Part 2
Inside the veteran’s house, there were no dusty military medals, no faded family photographs, no cheap furniture.
There were surveillance screens.
Wall safes.
A private elevator.
A medical-grade refrigerator humming behind locked glass.
I should have run immediately.
Instead, I sat dripping wet at his kitchen table while he placed a towel beside me as neatly as evidence in a courtroom.
“You know what Adrian did,” I said quietly.
“I know far more than that.” He slid a thick folder across the table. “I know he moved marital assets through three shell corporations. I know his mother forged your signature on fertility clinic consent forms. I know Celeste was receiving company money long before she officially became his mistress.”
My fingers went numb.
“How?”
The old man’s expression never changed. “Because your husband tried to buy my land last year. When I refused, he sent men to intimidate me.”
“And?”
“They apologized.”
I opened the folder.
Bank transfers. Property documents. Fertility clinic records. And a medical report Adrian had hidden from me.
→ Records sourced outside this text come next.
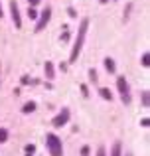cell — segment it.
I'll return each instance as SVG.
<instances>
[{
    "label": "cell",
    "mask_w": 150,
    "mask_h": 156,
    "mask_svg": "<svg viewBox=\"0 0 150 156\" xmlns=\"http://www.w3.org/2000/svg\"><path fill=\"white\" fill-rule=\"evenodd\" d=\"M87 28H89V20H83V22H81V28H79V34H77V40H75V46H73L71 55H69V61H71V63H75V61H77V55H79L81 48H83V42H85Z\"/></svg>",
    "instance_id": "obj_1"
},
{
    "label": "cell",
    "mask_w": 150,
    "mask_h": 156,
    "mask_svg": "<svg viewBox=\"0 0 150 156\" xmlns=\"http://www.w3.org/2000/svg\"><path fill=\"white\" fill-rule=\"evenodd\" d=\"M47 148L51 156H61V140L55 134H47Z\"/></svg>",
    "instance_id": "obj_2"
},
{
    "label": "cell",
    "mask_w": 150,
    "mask_h": 156,
    "mask_svg": "<svg viewBox=\"0 0 150 156\" xmlns=\"http://www.w3.org/2000/svg\"><path fill=\"white\" fill-rule=\"evenodd\" d=\"M117 87H119V93H120V99L123 103H131V93H128V83L124 77H119L117 79Z\"/></svg>",
    "instance_id": "obj_3"
},
{
    "label": "cell",
    "mask_w": 150,
    "mask_h": 156,
    "mask_svg": "<svg viewBox=\"0 0 150 156\" xmlns=\"http://www.w3.org/2000/svg\"><path fill=\"white\" fill-rule=\"evenodd\" d=\"M50 18H51V10L50 8H46V10L42 12V18H40V22H38V26H36V32H40V30H44L46 28V24L50 22Z\"/></svg>",
    "instance_id": "obj_4"
},
{
    "label": "cell",
    "mask_w": 150,
    "mask_h": 156,
    "mask_svg": "<svg viewBox=\"0 0 150 156\" xmlns=\"http://www.w3.org/2000/svg\"><path fill=\"white\" fill-rule=\"evenodd\" d=\"M67 121H69V111H67V109H63L61 113H59L58 117L54 119V126H63Z\"/></svg>",
    "instance_id": "obj_5"
},
{
    "label": "cell",
    "mask_w": 150,
    "mask_h": 156,
    "mask_svg": "<svg viewBox=\"0 0 150 156\" xmlns=\"http://www.w3.org/2000/svg\"><path fill=\"white\" fill-rule=\"evenodd\" d=\"M10 10H12V20H14L16 28H20L22 26V20H20V14H18V4H16V0L10 2Z\"/></svg>",
    "instance_id": "obj_6"
},
{
    "label": "cell",
    "mask_w": 150,
    "mask_h": 156,
    "mask_svg": "<svg viewBox=\"0 0 150 156\" xmlns=\"http://www.w3.org/2000/svg\"><path fill=\"white\" fill-rule=\"evenodd\" d=\"M105 67H107L109 73H115V61H113L111 57H107V59H105Z\"/></svg>",
    "instance_id": "obj_7"
},
{
    "label": "cell",
    "mask_w": 150,
    "mask_h": 156,
    "mask_svg": "<svg viewBox=\"0 0 150 156\" xmlns=\"http://www.w3.org/2000/svg\"><path fill=\"white\" fill-rule=\"evenodd\" d=\"M24 113H32V111H36V103H34V101H30V103H26V105H24Z\"/></svg>",
    "instance_id": "obj_8"
},
{
    "label": "cell",
    "mask_w": 150,
    "mask_h": 156,
    "mask_svg": "<svg viewBox=\"0 0 150 156\" xmlns=\"http://www.w3.org/2000/svg\"><path fill=\"white\" fill-rule=\"evenodd\" d=\"M111 156H120V142H115V144H113V152H111Z\"/></svg>",
    "instance_id": "obj_9"
},
{
    "label": "cell",
    "mask_w": 150,
    "mask_h": 156,
    "mask_svg": "<svg viewBox=\"0 0 150 156\" xmlns=\"http://www.w3.org/2000/svg\"><path fill=\"white\" fill-rule=\"evenodd\" d=\"M99 93H101V97H103V99H109V101H111V91H109L107 87H103Z\"/></svg>",
    "instance_id": "obj_10"
},
{
    "label": "cell",
    "mask_w": 150,
    "mask_h": 156,
    "mask_svg": "<svg viewBox=\"0 0 150 156\" xmlns=\"http://www.w3.org/2000/svg\"><path fill=\"white\" fill-rule=\"evenodd\" d=\"M46 73H47V77H54V67H51L50 61H46Z\"/></svg>",
    "instance_id": "obj_11"
},
{
    "label": "cell",
    "mask_w": 150,
    "mask_h": 156,
    "mask_svg": "<svg viewBox=\"0 0 150 156\" xmlns=\"http://www.w3.org/2000/svg\"><path fill=\"white\" fill-rule=\"evenodd\" d=\"M6 138H8V130L0 129V142H6Z\"/></svg>",
    "instance_id": "obj_12"
},
{
    "label": "cell",
    "mask_w": 150,
    "mask_h": 156,
    "mask_svg": "<svg viewBox=\"0 0 150 156\" xmlns=\"http://www.w3.org/2000/svg\"><path fill=\"white\" fill-rule=\"evenodd\" d=\"M148 63H150V55H148V53H144V55H142V65H144V67H148Z\"/></svg>",
    "instance_id": "obj_13"
},
{
    "label": "cell",
    "mask_w": 150,
    "mask_h": 156,
    "mask_svg": "<svg viewBox=\"0 0 150 156\" xmlns=\"http://www.w3.org/2000/svg\"><path fill=\"white\" fill-rule=\"evenodd\" d=\"M28 16H30V18L34 20V18H38V12H36L34 8H30V10H28Z\"/></svg>",
    "instance_id": "obj_14"
},
{
    "label": "cell",
    "mask_w": 150,
    "mask_h": 156,
    "mask_svg": "<svg viewBox=\"0 0 150 156\" xmlns=\"http://www.w3.org/2000/svg\"><path fill=\"white\" fill-rule=\"evenodd\" d=\"M34 150H36V146H34V144H28V146H26V152H28V154H32Z\"/></svg>",
    "instance_id": "obj_15"
},
{
    "label": "cell",
    "mask_w": 150,
    "mask_h": 156,
    "mask_svg": "<svg viewBox=\"0 0 150 156\" xmlns=\"http://www.w3.org/2000/svg\"><path fill=\"white\" fill-rule=\"evenodd\" d=\"M97 156H107V152H105V148H103V146H101V148L97 150Z\"/></svg>",
    "instance_id": "obj_16"
},
{
    "label": "cell",
    "mask_w": 150,
    "mask_h": 156,
    "mask_svg": "<svg viewBox=\"0 0 150 156\" xmlns=\"http://www.w3.org/2000/svg\"><path fill=\"white\" fill-rule=\"evenodd\" d=\"M142 101H144V105L148 107V91H144V95H142Z\"/></svg>",
    "instance_id": "obj_17"
},
{
    "label": "cell",
    "mask_w": 150,
    "mask_h": 156,
    "mask_svg": "<svg viewBox=\"0 0 150 156\" xmlns=\"http://www.w3.org/2000/svg\"><path fill=\"white\" fill-rule=\"evenodd\" d=\"M28 2H30L32 6H36V4H38V0H28Z\"/></svg>",
    "instance_id": "obj_18"
},
{
    "label": "cell",
    "mask_w": 150,
    "mask_h": 156,
    "mask_svg": "<svg viewBox=\"0 0 150 156\" xmlns=\"http://www.w3.org/2000/svg\"><path fill=\"white\" fill-rule=\"evenodd\" d=\"M0 16H2V6H0Z\"/></svg>",
    "instance_id": "obj_19"
},
{
    "label": "cell",
    "mask_w": 150,
    "mask_h": 156,
    "mask_svg": "<svg viewBox=\"0 0 150 156\" xmlns=\"http://www.w3.org/2000/svg\"><path fill=\"white\" fill-rule=\"evenodd\" d=\"M127 156H132V154H127Z\"/></svg>",
    "instance_id": "obj_20"
}]
</instances>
Male factor infertility: severe.
My breath stopped.
“He knew,” I whispered.
“Yes.”
“All those injections. All those nights I blamed myself.”
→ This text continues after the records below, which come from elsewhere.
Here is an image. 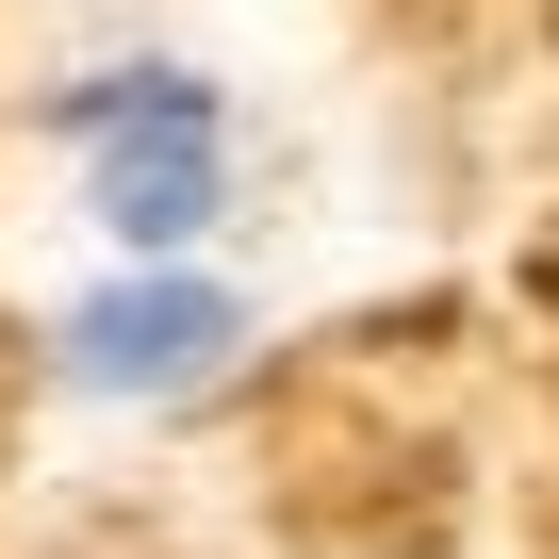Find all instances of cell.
<instances>
[{
	"mask_svg": "<svg viewBox=\"0 0 559 559\" xmlns=\"http://www.w3.org/2000/svg\"><path fill=\"white\" fill-rule=\"evenodd\" d=\"M263 297L230 263H99L50 313V395L67 412H198L214 379H247Z\"/></svg>",
	"mask_w": 559,
	"mask_h": 559,
	"instance_id": "cell-2",
	"label": "cell"
},
{
	"mask_svg": "<svg viewBox=\"0 0 559 559\" xmlns=\"http://www.w3.org/2000/svg\"><path fill=\"white\" fill-rule=\"evenodd\" d=\"M34 132L67 148V214L116 263H214V230L247 214V99L198 50H99L34 99Z\"/></svg>",
	"mask_w": 559,
	"mask_h": 559,
	"instance_id": "cell-1",
	"label": "cell"
}]
</instances>
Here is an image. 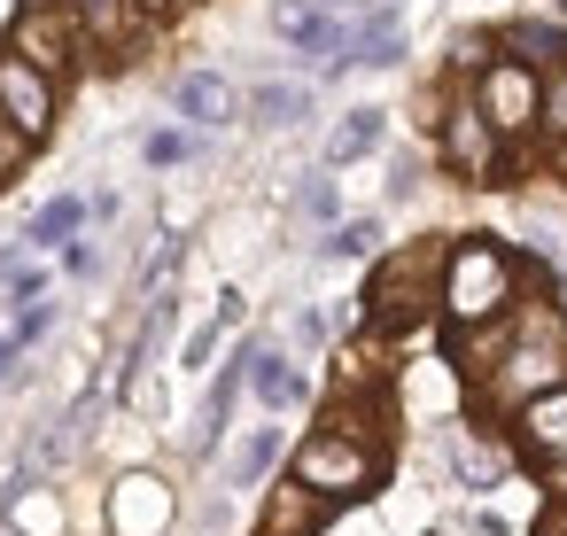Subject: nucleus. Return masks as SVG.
Segmentation results:
<instances>
[{
	"label": "nucleus",
	"mask_w": 567,
	"mask_h": 536,
	"mask_svg": "<svg viewBox=\"0 0 567 536\" xmlns=\"http://www.w3.org/2000/svg\"><path fill=\"white\" fill-rule=\"evenodd\" d=\"M311 9H327V17H358L365 0H311Z\"/></svg>",
	"instance_id": "obj_24"
},
{
	"label": "nucleus",
	"mask_w": 567,
	"mask_h": 536,
	"mask_svg": "<svg viewBox=\"0 0 567 536\" xmlns=\"http://www.w3.org/2000/svg\"><path fill=\"white\" fill-rule=\"evenodd\" d=\"M249 110H257V125H303L311 86H296V79H288V86H257V102H249Z\"/></svg>",
	"instance_id": "obj_15"
},
{
	"label": "nucleus",
	"mask_w": 567,
	"mask_h": 536,
	"mask_svg": "<svg viewBox=\"0 0 567 536\" xmlns=\"http://www.w3.org/2000/svg\"><path fill=\"white\" fill-rule=\"evenodd\" d=\"M79 40H86V32H79V17H71V9H24V17H17V40H9V48H17V55H24L32 71L63 79V71L79 63Z\"/></svg>",
	"instance_id": "obj_5"
},
{
	"label": "nucleus",
	"mask_w": 567,
	"mask_h": 536,
	"mask_svg": "<svg viewBox=\"0 0 567 536\" xmlns=\"http://www.w3.org/2000/svg\"><path fill=\"white\" fill-rule=\"evenodd\" d=\"M544 536H567V513H551V520H544Z\"/></svg>",
	"instance_id": "obj_27"
},
{
	"label": "nucleus",
	"mask_w": 567,
	"mask_h": 536,
	"mask_svg": "<svg viewBox=\"0 0 567 536\" xmlns=\"http://www.w3.org/2000/svg\"><path fill=\"white\" fill-rule=\"evenodd\" d=\"M272 458H280V427H257V435H249V443L234 451V489H257Z\"/></svg>",
	"instance_id": "obj_16"
},
{
	"label": "nucleus",
	"mask_w": 567,
	"mask_h": 536,
	"mask_svg": "<svg viewBox=\"0 0 567 536\" xmlns=\"http://www.w3.org/2000/svg\"><path fill=\"white\" fill-rule=\"evenodd\" d=\"M381 133H389V117H381V110H350V117L327 133V172H342V164L373 156V148H381Z\"/></svg>",
	"instance_id": "obj_12"
},
{
	"label": "nucleus",
	"mask_w": 567,
	"mask_h": 536,
	"mask_svg": "<svg viewBox=\"0 0 567 536\" xmlns=\"http://www.w3.org/2000/svg\"><path fill=\"white\" fill-rule=\"evenodd\" d=\"M443 303H451V319H466V327L497 319V311L513 303V257H505L489 234H466V241L443 257Z\"/></svg>",
	"instance_id": "obj_1"
},
{
	"label": "nucleus",
	"mask_w": 567,
	"mask_h": 536,
	"mask_svg": "<svg viewBox=\"0 0 567 536\" xmlns=\"http://www.w3.org/2000/svg\"><path fill=\"white\" fill-rule=\"evenodd\" d=\"M296 210H303V218H334V179H311V187L296 195Z\"/></svg>",
	"instance_id": "obj_20"
},
{
	"label": "nucleus",
	"mask_w": 567,
	"mask_h": 536,
	"mask_svg": "<svg viewBox=\"0 0 567 536\" xmlns=\"http://www.w3.org/2000/svg\"><path fill=\"white\" fill-rule=\"evenodd\" d=\"M296 482H303V489H319L327 505H334V497H365V489L381 482V458H373L358 435L319 427V435H303V443H296Z\"/></svg>",
	"instance_id": "obj_2"
},
{
	"label": "nucleus",
	"mask_w": 567,
	"mask_h": 536,
	"mask_svg": "<svg viewBox=\"0 0 567 536\" xmlns=\"http://www.w3.org/2000/svg\"><path fill=\"white\" fill-rule=\"evenodd\" d=\"M79 226H86V203H79V195H55V203H48L32 226H24V241H32V249H63Z\"/></svg>",
	"instance_id": "obj_14"
},
{
	"label": "nucleus",
	"mask_w": 567,
	"mask_h": 536,
	"mask_svg": "<svg viewBox=\"0 0 567 536\" xmlns=\"http://www.w3.org/2000/svg\"><path fill=\"white\" fill-rule=\"evenodd\" d=\"M319 528H327V497L288 474V482L272 489V505H265V536H319Z\"/></svg>",
	"instance_id": "obj_10"
},
{
	"label": "nucleus",
	"mask_w": 567,
	"mask_h": 536,
	"mask_svg": "<svg viewBox=\"0 0 567 536\" xmlns=\"http://www.w3.org/2000/svg\"><path fill=\"white\" fill-rule=\"evenodd\" d=\"M48 327H55V303H40V296H32V303H24V319H17V342L32 350V342H40Z\"/></svg>",
	"instance_id": "obj_19"
},
{
	"label": "nucleus",
	"mask_w": 567,
	"mask_h": 536,
	"mask_svg": "<svg viewBox=\"0 0 567 536\" xmlns=\"http://www.w3.org/2000/svg\"><path fill=\"white\" fill-rule=\"evenodd\" d=\"M218 327H226V319H210V327H203V334H195V342H187V358H179V365H187V373H203V358H210V350H218Z\"/></svg>",
	"instance_id": "obj_22"
},
{
	"label": "nucleus",
	"mask_w": 567,
	"mask_h": 536,
	"mask_svg": "<svg viewBox=\"0 0 567 536\" xmlns=\"http://www.w3.org/2000/svg\"><path fill=\"white\" fill-rule=\"evenodd\" d=\"M404 55V24L396 17H373V24H358V40H350V63L358 71H381V63H396ZM342 63V71H350Z\"/></svg>",
	"instance_id": "obj_13"
},
{
	"label": "nucleus",
	"mask_w": 567,
	"mask_h": 536,
	"mask_svg": "<svg viewBox=\"0 0 567 536\" xmlns=\"http://www.w3.org/2000/svg\"><path fill=\"white\" fill-rule=\"evenodd\" d=\"M133 9H148V17H156V9H172V0H133Z\"/></svg>",
	"instance_id": "obj_28"
},
{
	"label": "nucleus",
	"mask_w": 567,
	"mask_h": 536,
	"mask_svg": "<svg viewBox=\"0 0 567 536\" xmlns=\"http://www.w3.org/2000/svg\"><path fill=\"white\" fill-rule=\"evenodd\" d=\"M110 528H117V536H164V528H172V489H164L156 474H125V482L110 489Z\"/></svg>",
	"instance_id": "obj_6"
},
{
	"label": "nucleus",
	"mask_w": 567,
	"mask_h": 536,
	"mask_svg": "<svg viewBox=\"0 0 567 536\" xmlns=\"http://www.w3.org/2000/svg\"><path fill=\"white\" fill-rule=\"evenodd\" d=\"M0 117H9V133H24V141H48L55 133V79L32 71L17 48L0 55Z\"/></svg>",
	"instance_id": "obj_3"
},
{
	"label": "nucleus",
	"mask_w": 567,
	"mask_h": 536,
	"mask_svg": "<svg viewBox=\"0 0 567 536\" xmlns=\"http://www.w3.org/2000/svg\"><path fill=\"white\" fill-rule=\"evenodd\" d=\"M513 48H520L528 63H551V55H567V40H559L551 24H520V32H513Z\"/></svg>",
	"instance_id": "obj_18"
},
{
	"label": "nucleus",
	"mask_w": 567,
	"mask_h": 536,
	"mask_svg": "<svg viewBox=\"0 0 567 536\" xmlns=\"http://www.w3.org/2000/svg\"><path fill=\"white\" fill-rule=\"evenodd\" d=\"M520 443L536 451V458H567V381H551V389H536L528 396V412H520Z\"/></svg>",
	"instance_id": "obj_8"
},
{
	"label": "nucleus",
	"mask_w": 567,
	"mask_h": 536,
	"mask_svg": "<svg viewBox=\"0 0 567 536\" xmlns=\"http://www.w3.org/2000/svg\"><path fill=\"white\" fill-rule=\"evenodd\" d=\"M172 102H179V117H187V125H226V117H234V86H226L218 71H187Z\"/></svg>",
	"instance_id": "obj_11"
},
{
	"label": "nucleus",
	"mask_w": 567,
	"mask_h": 536,
	"mask_svg": "<svg viewBox=\"0 0 567 536\" xmlns=\"http://www.w3.org/2000/svg\"><path fill=\"white\" fill-rule=\"evenodd\" d=\"M17 358H24V342H17V334H0V373H9Z\"/></svg>",
	"instance_id": "obj_25"
},
{
	"label": "nucleus",
	"mask_w": 567,
	"mask_h": 536,
	"mask_svg": "<svg viewBox=\"0 0 567 536\" xmlns=\"http://www.w3.org/2000/svg\"><path fill=\"white\" fill-rule=\"evenodd\" d=\"M451 164L466 172V179H489L497 172V125L466 102V110H451Z\"/></svg>",
	"instance_id": "obj_9"
},
{
	"label": "nucleus",
	"mask_w": 567,
	"mask_h": 536,
	"mask_svg": "<svg viewBox=\"0 0 567 536\" xmlns=\"http://www.w3.org/2000/svg\"><path fill=\"white\" fill-rule=\"evenodd\" d=\"M474 110L497 125V141L505 133H528L536 125V110H544V86H536V71L528 63H489L482 71V86H474Z\"/></svg>",
	"instance_id": "obj_4"
},
{
	"label": "nucleus",
	"mask_w": 567,
	"mask_h": 536,
	"mask_svg": "<svg viewBox=\"0 0 567 536\" xmlns=\"http://www.w3.org/2000/svg\"><path fill=\"white\" fill-rule=\"evenodd\" d=\"M241 389H257V404H272V412L303 404V373L272 342H241Z\"/></svg>",
	"instance_id": "obj_7"
},
{
	"label": "nucleus",
	"mask_w": 567,
	"mask_h": 536,
	"mask_svg": "<svg viewBox=\"0 0 567 536\" xmlns=\"http://www.w3.org/2000/svg\"><path fill=\"white\" fill-rule=\"evenodd\" d=\"M17 9H71V0H17Z\"/></svg>",
	"instance_id": "obj_26"
},
{
	"label": "nucleus",
	"mask_w": 567,
	"mask_h": 536,
	"mask_svg": "<svg viewBox=\"0 0 567 536\" xmlns=\"http://www.w3.org/2000/svg\"><path fill=\"white\" fill-rule=\"evenodd\" d=\"M187 156V133H148V164H179Z\"/></svg>",
	"instance_id": "obj_21"
},
{
	"label": "nucleus",
	"mask_w": 567,
	"mask_h": 536,
	"mask_svg": "<svg viewBox=\"0 0 567 536\" xmlns=\"http://www.w3.org/2000/svg\"><path fill=\"white\" fill-rule=\"evenodd\" d=\"M319 249H327V257H373V249H381V226H373V218H350V226H334Z\"/></svg>",
	"instance_id": "obj_17"
},
{
	"label": "nucleus",
	"mask_w": 567,
	"mask_h": 536,
	"mask_svg": "<svg viewBox=\"0 0 567 536\" xmlns=\"http://www.w3.org/2000/svg\"><path fill=\"white\" fill-rule=\"evenodd\" d=\"M536 117H544V125H559V133H567V71H559V86H551V94H544V110H536Z\"/></svg>",
	"instance_id": "obj_23"
}]
</instances>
Captain Hayes remained silent. Somehow, that silence felt kinder than comfort.
Then he made the strange offer.
“I run a foundation,” he said. “Veterans. Orphans. Medical research. I need someone with discipline, discretion, and nothing left to fear. Take the position. Salary, housing, legal protection. In return, you stop thinking like a victim.”
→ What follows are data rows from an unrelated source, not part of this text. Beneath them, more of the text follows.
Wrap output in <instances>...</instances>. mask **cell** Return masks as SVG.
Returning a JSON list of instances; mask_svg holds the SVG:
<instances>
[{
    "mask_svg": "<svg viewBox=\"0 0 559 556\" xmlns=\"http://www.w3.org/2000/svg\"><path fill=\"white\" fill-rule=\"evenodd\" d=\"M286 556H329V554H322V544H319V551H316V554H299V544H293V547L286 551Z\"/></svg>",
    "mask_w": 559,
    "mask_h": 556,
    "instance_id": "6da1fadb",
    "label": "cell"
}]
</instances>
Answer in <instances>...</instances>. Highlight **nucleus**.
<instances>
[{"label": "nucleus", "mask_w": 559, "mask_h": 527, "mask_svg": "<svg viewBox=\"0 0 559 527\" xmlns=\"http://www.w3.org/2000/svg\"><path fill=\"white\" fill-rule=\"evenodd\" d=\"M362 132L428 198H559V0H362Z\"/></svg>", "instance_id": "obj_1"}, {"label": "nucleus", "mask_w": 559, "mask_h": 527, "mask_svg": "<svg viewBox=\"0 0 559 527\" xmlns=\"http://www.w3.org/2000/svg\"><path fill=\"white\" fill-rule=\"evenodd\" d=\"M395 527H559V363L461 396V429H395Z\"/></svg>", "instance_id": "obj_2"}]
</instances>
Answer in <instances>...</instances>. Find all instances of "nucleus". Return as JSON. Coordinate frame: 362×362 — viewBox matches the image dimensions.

A sharp, broken laugh escaped me. “That’s your offer?”
“No.” He opened another file. “That’s merely the beginning. You froze embryos three years ago before your first surgery. Adrian signed the consent forms, then buried the paperwork after learning his own fertility results. Legally, the embryos belong to you.”
The room tilted around me.
“My embryos?”
“Your embryos.”
Six weeks later, I was living in the guest wing of his estate under a different name.
Three months later, I was directing the public health division of the Hayes Foundation.
Five months later, Adrian sued me for “fraudulent abandonment” and accused me of stealing from him.
He looked smug arriving at court in charcoal gray, Celeste hanging from his arm while his mother stood behind him like a crowned serpent.
“You look exhausted, Mara,” he said outside the courthouse. “Poverty suits you.”
I touched the sleeve of my plain black coat. “Does it?”